**TASK GOAL**
Can you edit the data below so that every "dog's open mouth" becomes "dog's muzzle", leave everything else unchanged, and leave the pictures out of your answer?

**SUPPLIED RECORDS**
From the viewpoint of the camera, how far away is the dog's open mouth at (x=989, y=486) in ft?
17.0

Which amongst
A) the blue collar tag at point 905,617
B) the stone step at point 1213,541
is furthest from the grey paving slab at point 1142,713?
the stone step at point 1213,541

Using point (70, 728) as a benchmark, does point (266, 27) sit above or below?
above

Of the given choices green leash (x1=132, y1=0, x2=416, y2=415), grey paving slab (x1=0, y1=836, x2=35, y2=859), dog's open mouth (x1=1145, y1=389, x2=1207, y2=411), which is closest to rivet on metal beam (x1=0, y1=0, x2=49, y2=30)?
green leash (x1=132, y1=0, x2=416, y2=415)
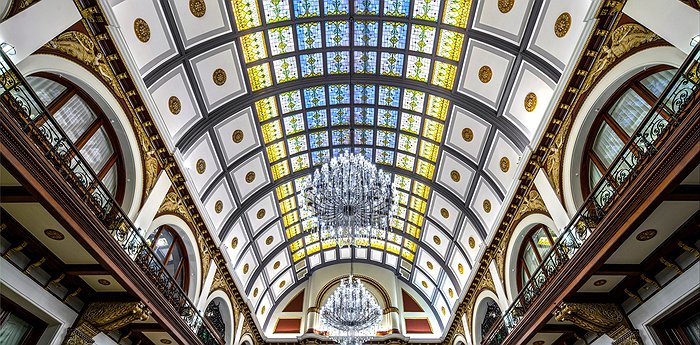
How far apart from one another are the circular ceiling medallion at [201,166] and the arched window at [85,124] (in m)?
2.84

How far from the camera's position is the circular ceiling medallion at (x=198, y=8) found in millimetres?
8714

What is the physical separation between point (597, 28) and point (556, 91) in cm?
149

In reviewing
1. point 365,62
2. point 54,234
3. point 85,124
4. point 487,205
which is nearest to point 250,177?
point 365,62

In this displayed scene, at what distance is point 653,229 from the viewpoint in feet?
18.8

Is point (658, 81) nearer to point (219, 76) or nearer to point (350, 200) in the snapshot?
point (350, 200)

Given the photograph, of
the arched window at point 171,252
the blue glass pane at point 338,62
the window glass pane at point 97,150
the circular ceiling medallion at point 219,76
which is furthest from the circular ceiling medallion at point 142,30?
the blue glass pane at point 338,62

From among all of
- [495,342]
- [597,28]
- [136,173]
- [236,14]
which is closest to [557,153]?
[597,28]

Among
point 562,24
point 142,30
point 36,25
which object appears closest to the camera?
point 36,25

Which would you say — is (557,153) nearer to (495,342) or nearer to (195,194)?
(495,342)

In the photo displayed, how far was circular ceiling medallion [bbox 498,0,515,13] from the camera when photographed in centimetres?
861

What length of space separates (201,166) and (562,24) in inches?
372

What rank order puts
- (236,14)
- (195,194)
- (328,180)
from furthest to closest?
(195,194)
(236,14)
(328,180)

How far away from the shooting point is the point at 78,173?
20.7 ft

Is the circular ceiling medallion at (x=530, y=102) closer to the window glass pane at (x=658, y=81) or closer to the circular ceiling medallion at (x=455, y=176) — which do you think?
the window glass pane at (x=658, y=81)
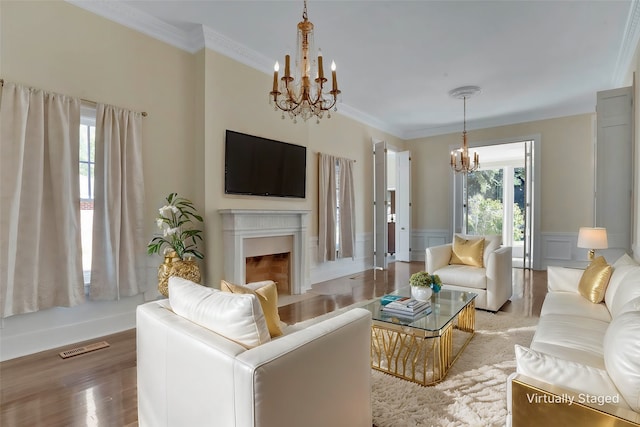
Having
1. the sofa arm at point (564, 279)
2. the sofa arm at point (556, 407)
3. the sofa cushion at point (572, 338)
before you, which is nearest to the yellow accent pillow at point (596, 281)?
the sofa arm at point (564, 279)

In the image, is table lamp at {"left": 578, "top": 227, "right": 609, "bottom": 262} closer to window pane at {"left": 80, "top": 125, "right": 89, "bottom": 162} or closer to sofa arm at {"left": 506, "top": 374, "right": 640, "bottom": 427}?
sofa arm at {"left": 506, "top": 374, "right": 640, "bottom": 427}

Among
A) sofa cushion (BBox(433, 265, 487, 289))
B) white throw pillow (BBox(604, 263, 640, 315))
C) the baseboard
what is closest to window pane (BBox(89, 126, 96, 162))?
the baseboard

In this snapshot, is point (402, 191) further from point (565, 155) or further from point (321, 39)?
point (321, 39)

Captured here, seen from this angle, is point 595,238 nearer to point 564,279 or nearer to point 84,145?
point 564,279

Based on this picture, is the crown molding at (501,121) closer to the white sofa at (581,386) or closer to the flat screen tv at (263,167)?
the flat screen tv at (263,167)

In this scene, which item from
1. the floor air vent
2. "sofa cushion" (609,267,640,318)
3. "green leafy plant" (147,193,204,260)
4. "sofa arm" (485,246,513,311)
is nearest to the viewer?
"sofa cushion" (609,267,640,318)

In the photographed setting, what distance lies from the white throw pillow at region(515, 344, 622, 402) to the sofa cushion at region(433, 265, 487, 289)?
2.68 m

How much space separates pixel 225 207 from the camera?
396cm

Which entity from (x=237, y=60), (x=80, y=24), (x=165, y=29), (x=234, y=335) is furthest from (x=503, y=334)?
(x=80, y=24)

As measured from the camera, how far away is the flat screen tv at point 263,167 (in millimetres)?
4012

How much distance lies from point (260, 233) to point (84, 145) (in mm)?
2063

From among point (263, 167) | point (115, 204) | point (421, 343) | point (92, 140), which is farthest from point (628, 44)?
point (92, 140)

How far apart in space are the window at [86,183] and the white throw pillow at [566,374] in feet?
11.7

**FULL ANSWER**
From the viewpoint of the camera, how far away is the dog's muzzle at (x=989, y=486) in ft?
17.0

Which amongst
A) the blue collar tag at point 905,617
B) the stone step at point 1213,541
is furthest from the grey paving slab at point 1142,713?
the stone step at point 1213,541

Using point (70, 728) as a benchmark, does point (266, 27) sit above or below?
above

Of the given choices green leash (x1=132, y1=0, x2=416, y2=415), grey paving slab (x1=0, y1=836, x2=35, y2=859), dog's muzzle (x1=1145, y1=389, x2=1207, y2=411), which is closest to rivet on metal beam (x1=0, y1=0, x2=49, y2=30)?
green leash (x1=132, y1=0, x2=416, y2=415)
How far apart from one another are the circular ceiling medallion at [201,166] and the arched window at [85,124] (in m)?
2.84

How far from the camera's position is the circular ceiling medallion at (x=198, y=8) found in millimetres?
8714

What is the physical separation between point (597, 28) and point (556, 91) in cm?
149

In reviewing
1. point 365,62
2. point 54,234
3. point 85,124
4. point 487,205
which is nearest to point 250,177?
point 365,62

In this displayed scene, at what distance is point 653,229 from the viewpoint in feet?
18.8

Is point (658, 81) nearer to point (219, 76) or nearer to point (350, 200) in the snapshot?
point (350, 200)

Given the photograph, of
the arched window at point 171,252
the blue glass pane at point 338,62
the window glass pane at point 97,150
the circular ceiling medallion at point 219,76
which is furthest from the circular ceiling medallion at point 142,30?
the blue glass pane at point 338,62

From among all of
- [495,342]
- [597,28]
- [136,173]
- [236,14]
which is closest to [557,153]?
[597,28]

Among
point 562,24
point 142,30
point 36,25
which object appears closest to the camera?
point 36,25

Which would you say — is (557,153) nearer to (495,342) or nearer to (195,194)?
(495,342)

In the photo displayed, how far was circular ceiling medallion [bbox 498,0,515,13] from the camera when photographed in centimetres?
861

What length of space separates (201,166) and (562,24) in inches?
372

What rank order puts
- (236,14)
- (195,194)
- (328,180)
from furthest to closest?
(195,194)
(236,14)
(328,180)

How far away from the shooting point is the point at 78,173?
20.7 ft

Is the circular ceiling medallion at (x=530, y=102) closer to the window glass pane at (x=658, y=81) or closer to the circular ceiling medallion at (x=455, y=176) — which do you think?
the window glass pane at (x=658, y=81)
Having
1. the sofa arm at point (564, 279)
2. the sofa arm at point (556, 407)
3. the sofa cushion at point (572, 338)
before you, which is nearest to the yellow accent pillow at point (596, 281)?
the sofa arm at point (564, 279)

In the image, is table lamp at {"left": 578, "top": 227, "right": 609, "bottom": 262} closer to window pane at {"left": 80, "top": 125, "right": 89, "bottom": 162} or closer to sofa arm at {"left": 506, "top": 374, "right": 640, "bottom": 427}?
sofa arm at {"left": 506, "top": 374, "right": 640, "bottom": 427}

Among
A) sofa cushion (BBox(433, 265, 487, 289))
B) white throw pillow (BBox(604, 263, 640, 315))
C) the baseboard
what is closest to window pane (BBox(89, 126, 96, 162))?
the baseboard

In this snapshot, is point (402, 191) further from point (565, 155) or further from point (321, 39)?
point (321, 39)

Captured here, seen from this angle, is point 595,238 nearer to point 564,279 or nearer to point 84,145?
point 564,279

Based on this picture, is the crown molding at (501,121) closer to the white sofa at (581,386) or closer to the flat screen tv at (263,167)?
the flat screen tv at (263,167)

In this scene, which item from
1. the floor air vent
2. "sofa cushion" (609,267,640,318)
3. "green leafy plant" (147,193,204,260)
4. "sofa arm" (485,246,513,311)
is nearest to the viewer?
"sofa cushion" (609,267,640,318)

In the photographed setting, what distance lies from the white throw pillow at region(515, 344, 622, 402) to the sofa cushion at region(433, 265, 487, 289)?
2.68 m

How much space separates pixel 225 207 from the camera?
396cm

Which entity from (x=237, y=60), (x=80, y=24), (x=165, y=29), (x=234, y=335) is furthest from (x=503, y=334)?
(x=80, y=24)

As measured from the camera, how far away is the flat screen tv at point 263,167 (in millimetres)?
4012

How much distance lies from point (260, 233) to point (84, 145) (in mm)?
2063

From among point (263, 167) | point (115, 204) | point (421, 343) | point (92, 140), which is farthest from point (628, 44)?
point (92, 140)

How far apart in space are the window at [86,183] and the white throw pillow at [566,374] in feet?
11.7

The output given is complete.